Os contratos futuros de petróleo fecharam em alta, com os investidores reagindo a sinais de melhora das economias de China e Japão e a novas notícias promissoras de vacina contra a covid-19, que alimentam as expectativas de aumento da demanda pela commodity. Além disso, rumores de que a Organização dos Países Exportadores de Petróleo e aliados (Opep+) concordaram em estender os cortes de produção contribuíram para o avanço dos preços do óleo.

Na New York Mercantile Exchange (Nymex), o petróleo WTI para dezembro fechou em alta 3,01%, a US$ 41,34 o barril. Na Intercontinental Exchange (ICE), o Brent para janeiro subiu 2,43%, a US$ 43,82 o barril.

A notícia de que a vacina da Moderna foi 94,5% eficaz estimulou expectativas por uma retomada da economia global. O “otimismo geral entre os investidores impulsionou os preços do petróleo no início da nova semana” disse o Commerzbank em relatório enviado a clientes. “Além de um ambiente de mercado financeiro favorável, as esperanças de demanda são crescente – de acordo com a agência de estatísticas NBS, o processamento de petróleo bruto chinês atingiu um recorde de 14,1 milhões de barris por dia em outubro”, observou o Commerzbank.

China e Japão divulgaram dados vistos como favoráveis à retomada econômica no final da noite de ontem, sinalizando possível recuperação do impacto da pandemia. O PIB japonês teve crescimento de 21,4% no terceiro trimestre com relação ao período anterior, maior avanço em 40 anos. Na China, produção industrial, vendas no varejo, vendas de moradia e investimento estrangeiro direto apresentaram evolução mensal.

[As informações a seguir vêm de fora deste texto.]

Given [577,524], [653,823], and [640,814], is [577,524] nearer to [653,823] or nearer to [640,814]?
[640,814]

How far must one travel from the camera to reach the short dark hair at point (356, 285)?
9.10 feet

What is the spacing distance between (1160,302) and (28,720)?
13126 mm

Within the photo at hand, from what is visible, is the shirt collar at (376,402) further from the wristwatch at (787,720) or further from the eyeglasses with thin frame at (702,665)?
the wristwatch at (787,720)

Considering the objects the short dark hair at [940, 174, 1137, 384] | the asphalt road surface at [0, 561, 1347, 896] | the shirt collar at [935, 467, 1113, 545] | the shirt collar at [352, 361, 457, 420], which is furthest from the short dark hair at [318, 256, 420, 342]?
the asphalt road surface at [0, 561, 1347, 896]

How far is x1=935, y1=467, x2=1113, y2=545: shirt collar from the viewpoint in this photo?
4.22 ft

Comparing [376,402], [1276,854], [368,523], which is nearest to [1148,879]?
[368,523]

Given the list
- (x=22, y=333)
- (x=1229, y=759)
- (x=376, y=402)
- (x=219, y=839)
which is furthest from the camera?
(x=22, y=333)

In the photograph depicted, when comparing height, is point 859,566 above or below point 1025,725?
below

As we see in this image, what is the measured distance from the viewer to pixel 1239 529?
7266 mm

De acordo com a Reuters, a maioria dos membros da Opep+ aceitou em reunião técnica hoje estender por três meses, a partir de janeiro, os atuais cortes na oferta da commodity. O Comitê de Monitoramento Ministerial Conjunto (JMMC, na sigla em inglês) tem encontro marcado para amanhã, quando é esperado anúncio sobre o tema. O cumprimento pela Opep+ do acordo de redução na oferta de petróleo, segundo a Reuters, caiu para 96% em outubro.